Pasado un corto tiempo, mi madre cayó muy enferma y tuvo que ir al hospital. Juan era muy celoso y jamás me dejaba que yo saliera del campo a la ciudad. Si lo hacía, era en su compañía, pero esta vez fue diferente, ya que su suegra estaba muy delicada de salud y accedió a que yo fuera a la ciudad con la única condición de que hiciera solo el viaje de la casa al hospital y viceversa.

En los viajes que hice al hospital, siempre fui con mi hijo, al que nunca dejé solo con Juan, pues sabía el tipo de persona que era.

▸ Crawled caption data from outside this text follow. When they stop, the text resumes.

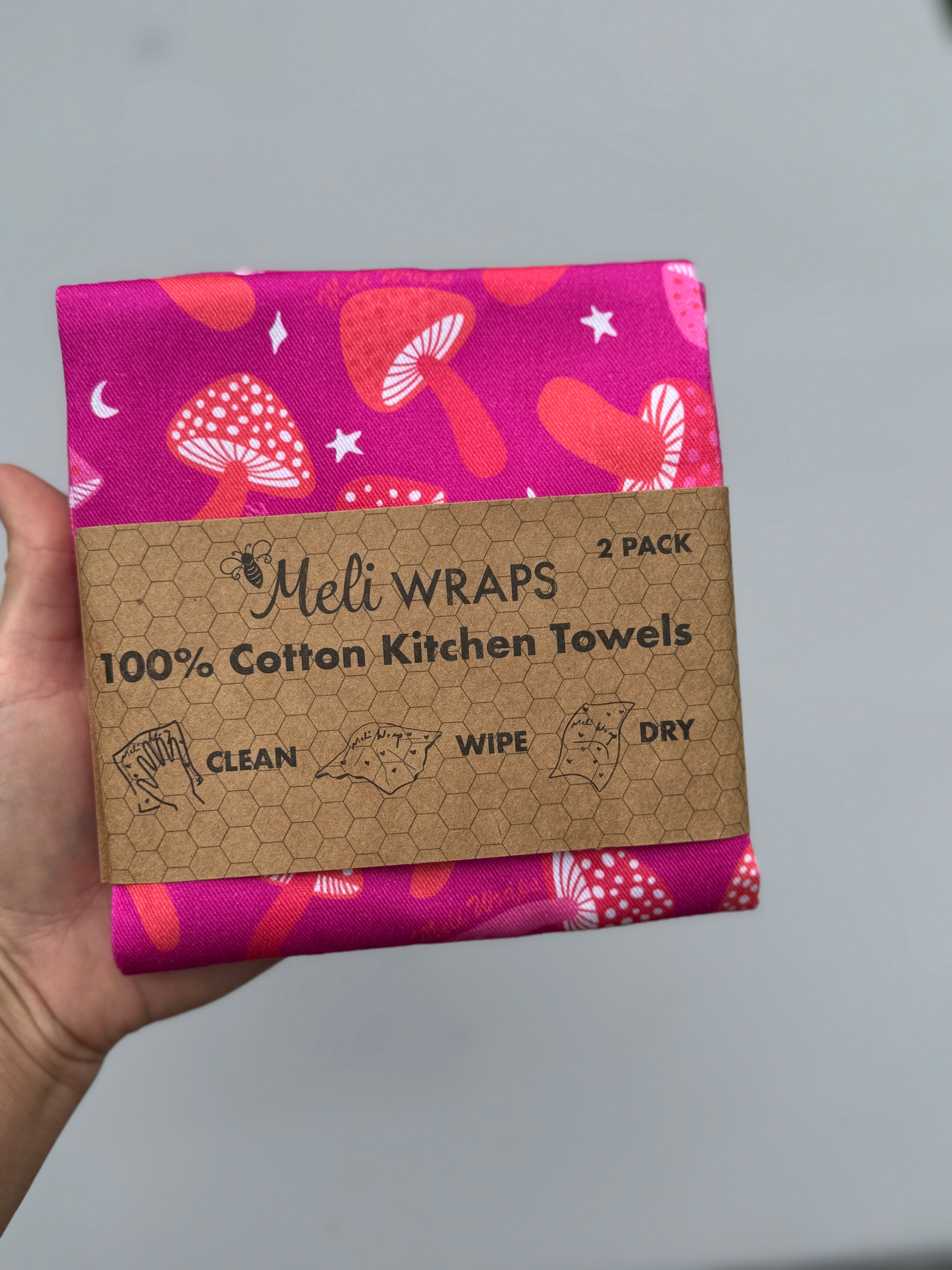 Mushroom Print Gift Set
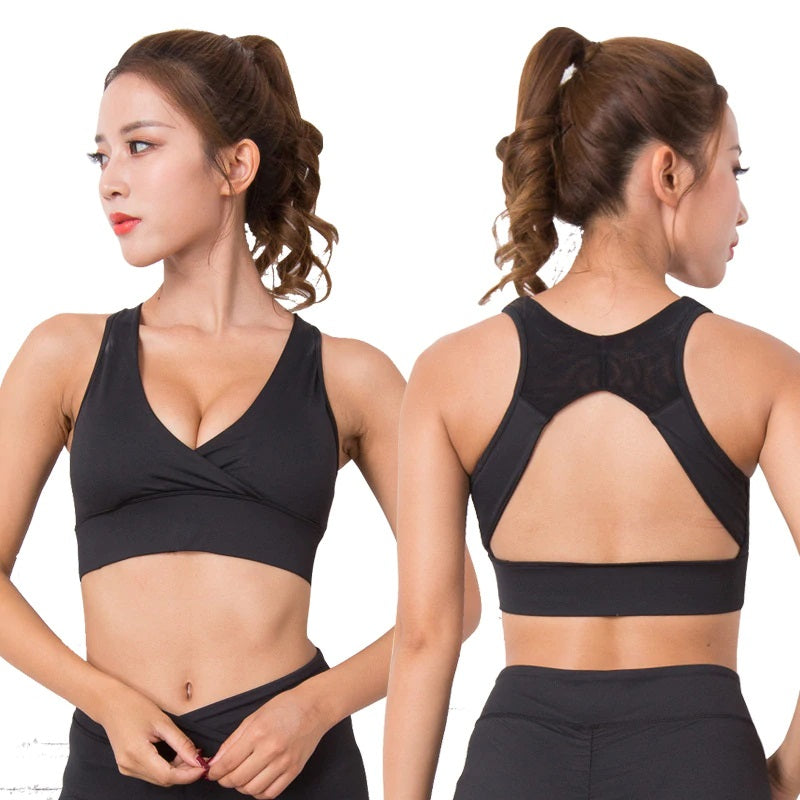 High Support Dance Jogger Sports Bras Mssza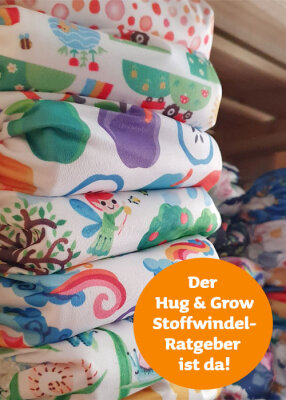 Unser Stoffwindel-Ratgeber ist da! - 🧡 Alles zum Thema Stoffwindeln 🧡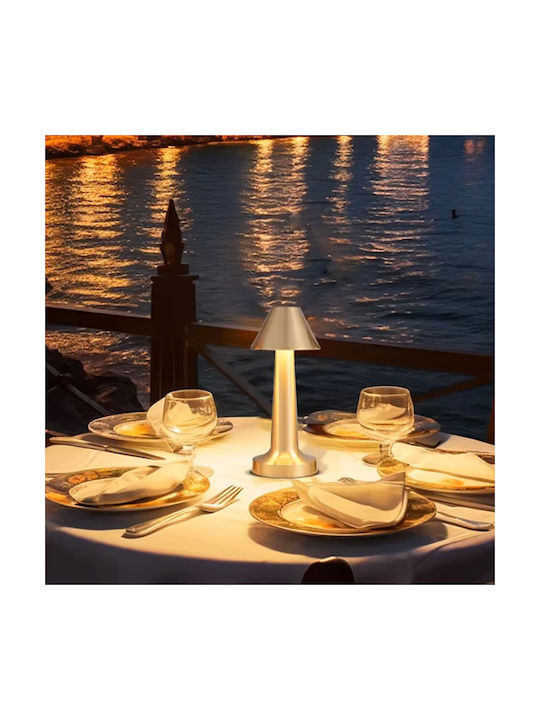Keskor Dekorative Lampe Silber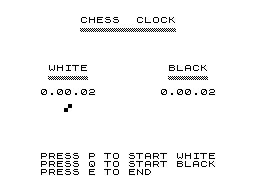 Chess (Timex).2.Chess Clock image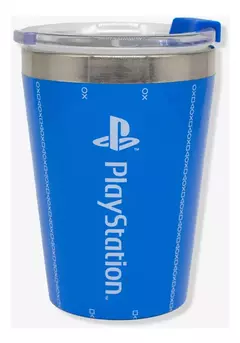 Copo Viagem Snap Playstation Spirit Of Play - Zona Criativa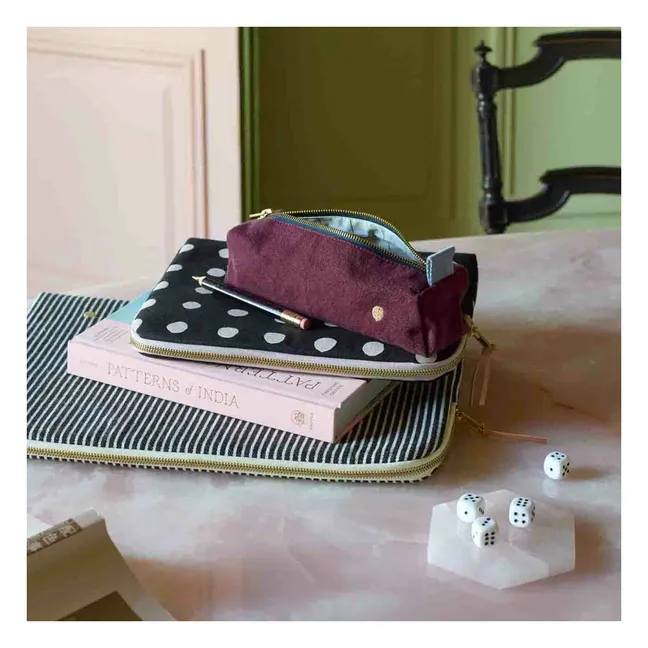 Housse d'Ipad en coton bio Mia | Caviar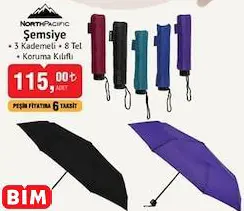 North Pacific Şemsiye North Pacific Şemsiye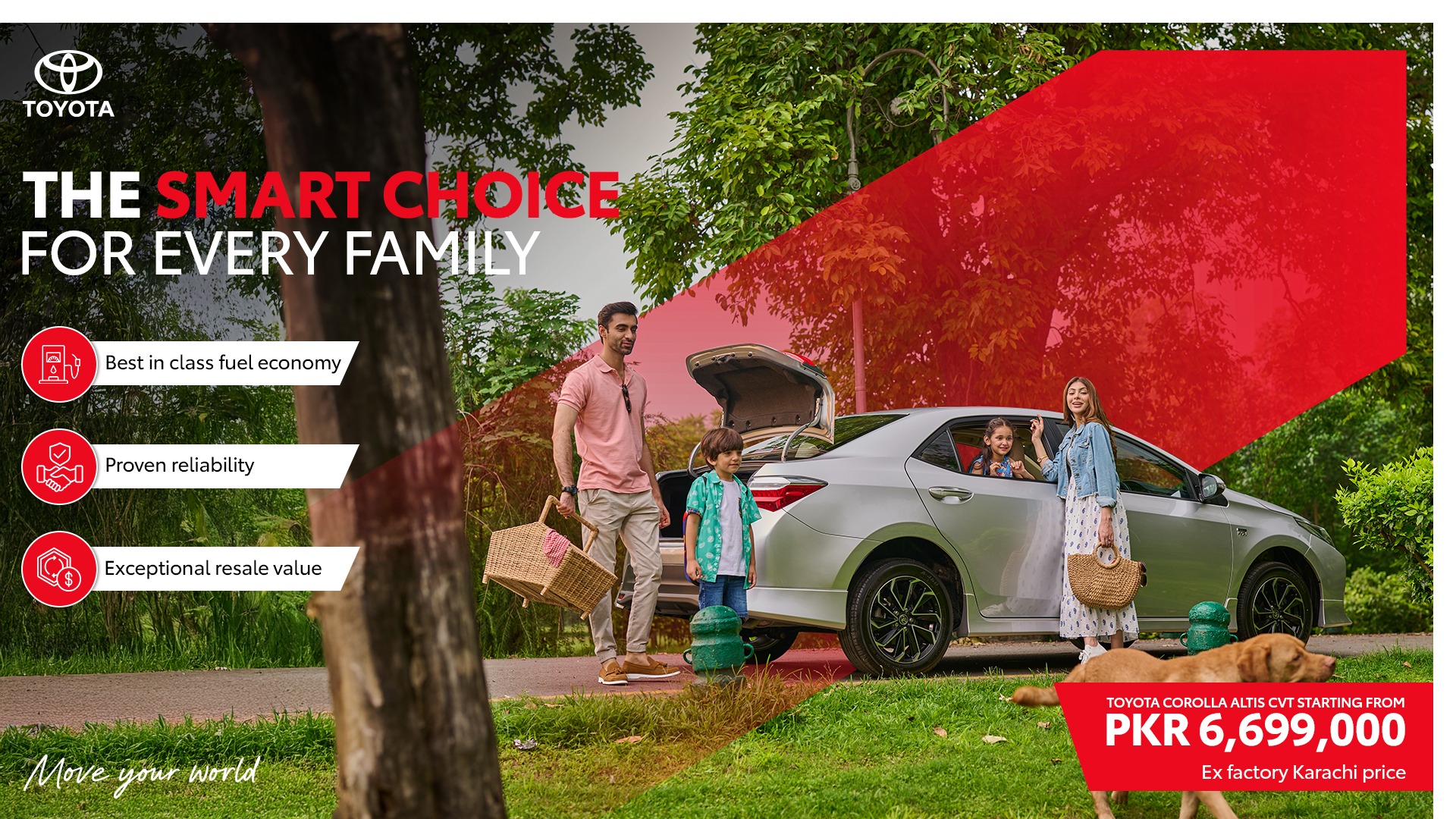Toyota Azad Motors added a new photo. - Toyota Azad Motors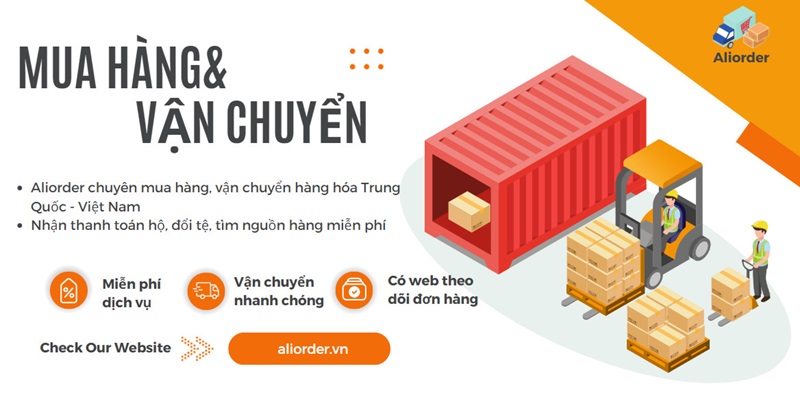 Công ty nhập hàng Trung Quốc Aliorder 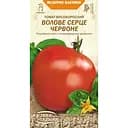 Насіння Томат Насіння України Високорослий Волове серце червоне 0.1 г (629000)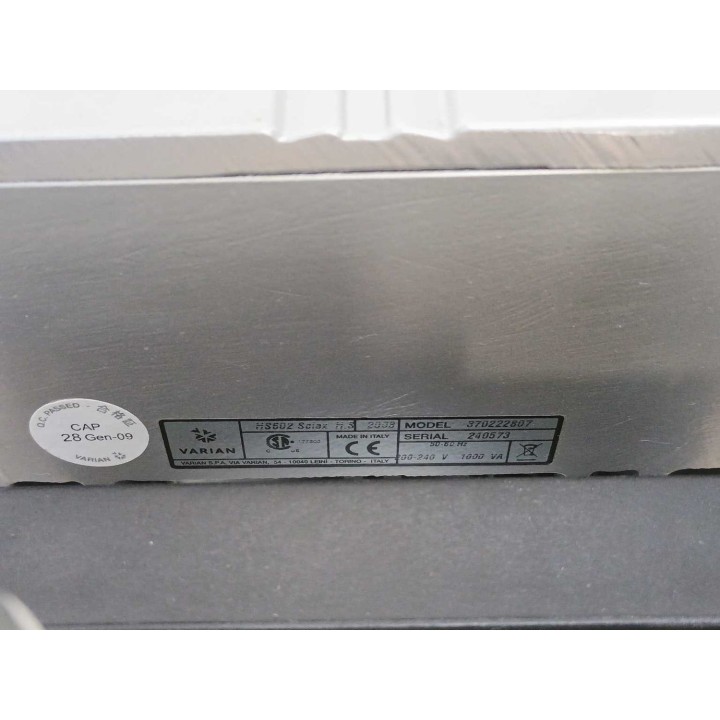 Bruker Daltonics Microtof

Fue en las últimas visitas en donde mi madre me pidió disculpas por todo lo que yo había tenido que pasar. Creo que se sentía culpable por no haberme ayudado antes, mal que mal era una mujer sumisa ante mi padre y sentía que su vida se repetía en su hija. Como una forma de remediar su error, me dijo que tenía unos pocos ahorros que me podrían ayudar y me indicó dónde estaban.

A los pocos días mi madre falleció. Juan no quería a su suegra, entonces no asistió a su funeral, el cual se llevó a cabo en Chillán. Yo tenía celosamente escondidos los ahorros que me había regalado días antes de morir y no lo pensé más. Le dije a Juan si me iba a acompañar a la ciudad al funeral de mi madre. ‘¡Yo no tengo nada que hacer allá!’ —respondió—, ‘¡mejor me voy a trabajar!’. Esa era justamente la respuesta que yo necesitaba. Esperé con paciencia que Juan se fuera y, sin dudarlo, tomé un bolso y comencé a llenarlo con la poca ropa que mi hijo y yo teníamos. Sin mirar para atrás y sin miedo, abandonamos la casa. Abandonamos el infierno.

Una vez que me despedí de mi madre en el cementerio, tomé a mi hijo y las pocas cosas que teníamos, y nos marchamos en un bus con destino a Santiago, donde me esperaba una amiga de la infancia. Fue allí donde nos recibieron por unos días.

Me enteré por personas que vivían en Chillán que Juan me andaba buscando desesperado. Sabía dónde yo podía estar, pues años atrás habíamos visitado a esta amiga y sabía cómo llegar. También tenía muchas cartas de ella en donde estaba escrita la dirección.